An exact reprint of the data below is required, line for line.

[Opening Data for analysis section]

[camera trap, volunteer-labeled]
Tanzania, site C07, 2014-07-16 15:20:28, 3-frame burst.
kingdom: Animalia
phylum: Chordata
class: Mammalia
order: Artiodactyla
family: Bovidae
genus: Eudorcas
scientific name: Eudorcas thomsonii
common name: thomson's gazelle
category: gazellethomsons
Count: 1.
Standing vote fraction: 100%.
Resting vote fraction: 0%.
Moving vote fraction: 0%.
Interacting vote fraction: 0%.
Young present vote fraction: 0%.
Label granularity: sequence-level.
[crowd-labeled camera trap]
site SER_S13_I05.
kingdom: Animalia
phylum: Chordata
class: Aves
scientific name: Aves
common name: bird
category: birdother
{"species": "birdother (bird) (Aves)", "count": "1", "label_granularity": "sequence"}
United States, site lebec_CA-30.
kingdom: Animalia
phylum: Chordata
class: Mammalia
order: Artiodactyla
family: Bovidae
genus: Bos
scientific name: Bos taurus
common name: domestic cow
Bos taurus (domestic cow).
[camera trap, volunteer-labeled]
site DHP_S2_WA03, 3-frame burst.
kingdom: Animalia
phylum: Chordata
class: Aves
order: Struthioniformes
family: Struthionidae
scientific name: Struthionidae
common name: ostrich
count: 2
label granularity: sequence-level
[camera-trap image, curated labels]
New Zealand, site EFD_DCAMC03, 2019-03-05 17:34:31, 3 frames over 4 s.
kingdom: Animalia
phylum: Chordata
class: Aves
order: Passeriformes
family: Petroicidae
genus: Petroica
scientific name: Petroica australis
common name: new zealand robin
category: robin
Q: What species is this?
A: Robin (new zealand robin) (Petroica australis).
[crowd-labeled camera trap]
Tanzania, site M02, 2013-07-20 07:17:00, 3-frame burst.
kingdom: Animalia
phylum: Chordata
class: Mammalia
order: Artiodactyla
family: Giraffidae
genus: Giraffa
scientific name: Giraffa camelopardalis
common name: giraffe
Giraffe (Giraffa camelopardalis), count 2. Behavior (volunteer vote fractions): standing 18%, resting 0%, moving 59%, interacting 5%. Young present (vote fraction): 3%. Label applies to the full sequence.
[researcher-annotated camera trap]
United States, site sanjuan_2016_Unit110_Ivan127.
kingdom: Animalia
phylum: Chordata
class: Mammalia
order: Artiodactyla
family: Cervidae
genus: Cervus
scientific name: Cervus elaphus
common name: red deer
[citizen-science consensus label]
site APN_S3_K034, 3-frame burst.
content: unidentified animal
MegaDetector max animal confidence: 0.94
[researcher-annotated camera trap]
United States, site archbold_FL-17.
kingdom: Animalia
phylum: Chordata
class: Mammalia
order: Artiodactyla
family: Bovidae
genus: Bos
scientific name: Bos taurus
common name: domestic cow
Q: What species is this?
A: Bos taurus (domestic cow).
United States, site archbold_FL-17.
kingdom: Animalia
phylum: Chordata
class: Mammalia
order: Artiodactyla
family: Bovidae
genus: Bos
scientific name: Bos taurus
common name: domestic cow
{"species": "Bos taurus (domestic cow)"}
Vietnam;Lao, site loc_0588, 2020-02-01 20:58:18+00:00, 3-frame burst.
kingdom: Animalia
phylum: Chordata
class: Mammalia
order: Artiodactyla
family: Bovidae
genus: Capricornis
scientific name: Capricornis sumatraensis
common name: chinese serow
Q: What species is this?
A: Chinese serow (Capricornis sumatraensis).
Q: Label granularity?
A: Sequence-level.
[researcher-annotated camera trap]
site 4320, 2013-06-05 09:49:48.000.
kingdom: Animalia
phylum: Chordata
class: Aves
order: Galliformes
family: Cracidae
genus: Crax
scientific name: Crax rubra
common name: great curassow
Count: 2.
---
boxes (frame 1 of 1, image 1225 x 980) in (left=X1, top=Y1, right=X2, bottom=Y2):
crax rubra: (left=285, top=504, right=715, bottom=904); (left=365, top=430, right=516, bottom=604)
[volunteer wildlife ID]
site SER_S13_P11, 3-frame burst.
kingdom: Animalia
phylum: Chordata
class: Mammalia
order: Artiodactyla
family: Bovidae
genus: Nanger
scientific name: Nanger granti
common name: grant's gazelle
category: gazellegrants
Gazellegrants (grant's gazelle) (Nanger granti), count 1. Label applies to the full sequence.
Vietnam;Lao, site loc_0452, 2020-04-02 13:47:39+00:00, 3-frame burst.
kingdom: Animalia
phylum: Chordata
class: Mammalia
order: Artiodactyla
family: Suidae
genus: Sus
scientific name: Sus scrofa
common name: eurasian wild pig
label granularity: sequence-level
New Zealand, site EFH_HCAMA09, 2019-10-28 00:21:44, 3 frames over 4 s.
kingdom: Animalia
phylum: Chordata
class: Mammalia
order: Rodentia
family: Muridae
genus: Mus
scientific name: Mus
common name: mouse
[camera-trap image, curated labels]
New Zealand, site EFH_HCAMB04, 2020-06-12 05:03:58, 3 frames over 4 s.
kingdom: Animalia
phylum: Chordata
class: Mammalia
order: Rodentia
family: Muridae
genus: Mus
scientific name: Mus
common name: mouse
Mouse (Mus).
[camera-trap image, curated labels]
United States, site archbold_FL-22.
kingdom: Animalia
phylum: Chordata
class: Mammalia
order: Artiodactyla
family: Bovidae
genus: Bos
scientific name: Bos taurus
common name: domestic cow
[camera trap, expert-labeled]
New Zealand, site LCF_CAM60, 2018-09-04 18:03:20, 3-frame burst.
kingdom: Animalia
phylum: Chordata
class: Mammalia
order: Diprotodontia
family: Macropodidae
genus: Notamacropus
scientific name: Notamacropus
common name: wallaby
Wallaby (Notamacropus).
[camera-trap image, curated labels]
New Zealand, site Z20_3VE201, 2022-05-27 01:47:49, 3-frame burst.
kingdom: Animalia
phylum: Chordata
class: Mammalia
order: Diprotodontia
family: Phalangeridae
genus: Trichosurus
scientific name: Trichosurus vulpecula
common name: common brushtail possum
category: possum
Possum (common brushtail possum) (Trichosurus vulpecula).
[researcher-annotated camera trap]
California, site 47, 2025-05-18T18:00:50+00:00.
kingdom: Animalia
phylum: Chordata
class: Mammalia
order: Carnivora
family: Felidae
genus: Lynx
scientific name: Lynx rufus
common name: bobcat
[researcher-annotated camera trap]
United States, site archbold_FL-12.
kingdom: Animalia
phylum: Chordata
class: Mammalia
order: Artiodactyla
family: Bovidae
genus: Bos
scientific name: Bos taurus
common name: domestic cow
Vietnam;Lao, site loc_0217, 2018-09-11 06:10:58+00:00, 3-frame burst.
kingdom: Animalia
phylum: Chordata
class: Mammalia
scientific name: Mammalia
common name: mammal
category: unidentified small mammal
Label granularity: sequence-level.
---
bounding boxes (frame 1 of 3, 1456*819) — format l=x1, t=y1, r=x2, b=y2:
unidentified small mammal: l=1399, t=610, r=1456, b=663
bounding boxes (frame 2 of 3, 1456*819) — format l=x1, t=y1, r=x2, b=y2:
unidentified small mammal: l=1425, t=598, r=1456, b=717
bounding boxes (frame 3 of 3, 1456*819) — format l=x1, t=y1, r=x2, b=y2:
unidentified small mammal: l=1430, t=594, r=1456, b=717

[Closing Data for analysis section]

■ **Written solution**
[camera trap, volunteer-labeled]
Tanzania, site C07, 2014-07-16 15:20:28, 3-frame burst.
kingdom: Animalia
phylum: Chordata
class: Mammalia
order: Artiodactyla
family: Bovidae
genus: Eudorcas
scientific name: Eudorcas thomsonii
common name: thomson's gazelle
category: gazellethomsons
Count: 1.
Standing vote fraction: 100%.
Resting vote fraction: 0%.
Moving vote fraction: 0%.
Interacting vote fraction: 0%.
Young present vote fraction: 0%.
Label granularity: sequence-level.
[crowd-labeled camera trap]
site SER_S13_I05.
kingdom: Animalia
phylum: Chordata
class: Aves
scientific name: Aves
common name: bird
category: birdother
{"species": "birdother (bird) (Aves)", "count": "1", "label_granularity": "sequence"}
United States, site lebec_CA-30.
kingdom: Animalia
phylum: Chordata
class: Mammalia
order: Artiodactyla
family: Bovidae
genus: Bos
scientific name: Bos taurus
common name: domestic cow
Bos taurus (domestic cow).
[camera trap, volunteer-labeled]
site DHP_S2_WA03, 3-frame burst.
kingdom: Animalia
phylum: Chordata
class: Aves
order: Struthioniformes
family: Struthionidae
scientific name: Struthionidae
common name: ostrich
count: 2
label granularity: sequence-level
[camera-trap image, curated labels]
New Zealand, site EFD_DCAMC03, 2019-03-05 17:34:31, 3 frames over 4 s.
kingdom: Animalia
phylum: Chordata
class: Aves
order: Passeriformes
family: Petroicidae
genus: Petroica
scientific name: Petroica australis
common name: new zealand robin
category: robin
Q: What species is this?
A: Robin (new zealand robin) (Petroica australis).
[crowd-labeled camera trap]
Tanzania, site M02, 2013-07-20 07:17:00, 3-frame burst.
kingdom: Animalia
phylum: Chordata
class: Mammalia
order: Artiodactyla
family: Giraffidae
genus: Giraffa
scientific name: Giraffa camelopardalis
common name: giraffe
Giraffe (Giraffa camelopardalis), count 2. Behavior (volunteer vote fractions): standing 18%, resting 0%, moving 59%, interacting 5%. Young present (vote fraction): 3%. Label applies to the full sequence.
[researcher-annotated camera trap]
United States, site sanjuan_2016_Unit110_Ivan127.
kingdom: Animalia
phylum: Chordata
class: Mammalia
order: Artiodactyla
family: Cervidae
genus: Cervus
scientific name: Cervus elaphus
common name: red deer
[citizen-science consensus label]
site APN_S3_K034, 3-frame burst.
content: unidentified animal
MegaDetector max animal confidence: 0.94
[researcher-annotated camera trap]
United States, site archbold_FL-17.
kingdom: Animalia
phylum: Chordata
class: Mammalia
order: Artiodactyla
family: Bovidae
genus: Bos
scientific name: Bos taurus
common name: domestic cow
Q: What species is this?
A: Bos taurus (domestic cow).
United States, site archbold_FL-17.
kingdom: Animalia
phylum: Chordata
class: Mammalia
order: Artiodactyla
family: Bovidae
genus: Bos
scientific name: Bos taurus
common name: domestic cow
{"species": "Bos taurus (domestic cow)"}
Vietnam;Lao, site loc_0588, 2020-02-01 20:58:18+00:00, 3-frame burst.
kingdom: Animalia
phylum: Chordata
class: Mammalia
order: Artiodactyla
family: Bovidae
genus: Capricornis
scientific name: Capricornis sumatraensis
common name: chinese serow
Q: What species is this?
A: Chinese serow (Capricornis sumatraensis).
Q: Label granularity?
A: Sequence-level.
[researcher-annotated camera trap]
site 4320, 2013-06-05 09:49:48.000.
kingdom: Animalia
phylum: Chordata
class: Aves
order: Galliformes
family: Cracidae
genus: Crax
scientific name: Crax rubra
common name: great curassow
Count: 2.
---
boxes (frame 1 of 1, image 1225 x 980) in (left=X1, top=Y1, right=X2, bottom=Y2):
crax rubra: (left=285, top=504, right=715, bottom=904); (left=365, top=430, right=516, bottom=604)
[volunteer wildlife ID]
site SER_S13_P11, 3-frame burst.
kingdom: Animalia
phylum: Chordata
class: Mammalia
order: Artiodactyla
family: Bovidae
genus: Nanger
scientific name: Nanger granti
common name: grant's gazelle
category: gazellegrants
Gazellegrants (grant's gazelle) (Nanger granti), count 1. Label applies to the full sequence.
Vietnam;Lao, site loc_0452, 2020-04-02 13:47:39+00:00, 3-frame burst.
kingdom: Animalia
phylum: Chordata
class: Mammalia
order: Artiodactyla
family: Suidae
genus: Sus
scientific name: Sus scrofa
common name: eurasian wild pig
label granularity: sequence-level
New Zealand, site EFH_HCAMA09, 2019-10-28 00:21:44, 3 frames over 4 s.
kingdom: Animalia
phylum: Chordata
class: Mammalia
order: Rodentia
family: Muridae
genus: Mus
scientific name: Mus
common name: mouse
[camera-trap image, curated labels]
New Zealand, site EFH_HCAMB04, 2020-06-12 05:03:58, 3 frames over 4 s.
kingdom: Animalia
phylum: Chordata
class: Mammalia
order: Rodentia
family: Muridae
genus: Mus
scientific name: Mus
common name: mouse
Mouse (Mus).
[camera-trap image, curated labels]
United States, site archbold_FL-22.
kingdom: Animalia
phylum: Chordata
class: Mammalia
order: Artiodactyla
family: Bovidae
genus: Bos
scientific name: Bos taurus
common name: domestic cow
[camera trap, expert-labeled]
New Zealand, site LCF_CAM60, 2018-09-04 18:03:20, 3-frame burst.
kingdom: Animalia
phylum: Chordata
class: Mammalia
order: Diprotodontia
family: Macropodidae
genus: Notamacropus
scientific name: Notamacropus
common name: wallaby
Wallaby (Notamacropus).
[camera-trap image, curated labels]
New Zealand, site Z20_3VE201, 2022-05-27 01:47:49, 3-frame burst.
kingdom: Animalia
phylum: Chordata
class: Mammalia
order: Diprotodontia
family: Phalangeridae
genus: Trichosurus
scientific name: Trichosurus vulpecula
common name: common brushtail possum
category: possum
Possum (common brushtail possum) (Trichosurus vulpecula).
[researcher-annotated camera trap]
California, site 47, 2025-05-18T18:00:50+00:00.
kingdom: Animalia
phylum: Chordata
class: Mammalia
order: Carnivora
family: Felidae
genus: Lynx
scientific name: Lynx rufus
common name: bobcat
[researcher-annotated camera trap]
United States, site archbold_FL-12.
kingdom: Animalia
phylum: Chordata
class: Mammalia
order: Artiodactyla
family: Bovidae
genus: Bos
scientific name: Bos taurus
common name: domestic cow
Vietnam;Lao, site loc_0217, 2018-09-11 06:10:58+00:00, 3-frame burst.
kingdom: Animalia
phylum: Chordata
class: Mammalia
scientific name: Mammalia
common name: mammal
category: unidentified small mammal
Label granularity: sequence-level.
---
bounding boxes (frame 1 of 3, 1456*819) — format l=x1, t=y1, r=x2, b=y2:
unidentified small mammal: l=1399, t=610, r=1456, b=663
bounding boxes (frame 2 of 3, 1456*819) — format l=x1, t=y1, r=x2, b=y2:
unidentified small mammal: l=1425, t=598, r=1456, b=717
bounding boxes (frame 3 of 3, 1456*819) — format l=x1, t=y1, r=x2, b=y2:
unidentified small mammal: l=1430, t=594, r=1456, b=717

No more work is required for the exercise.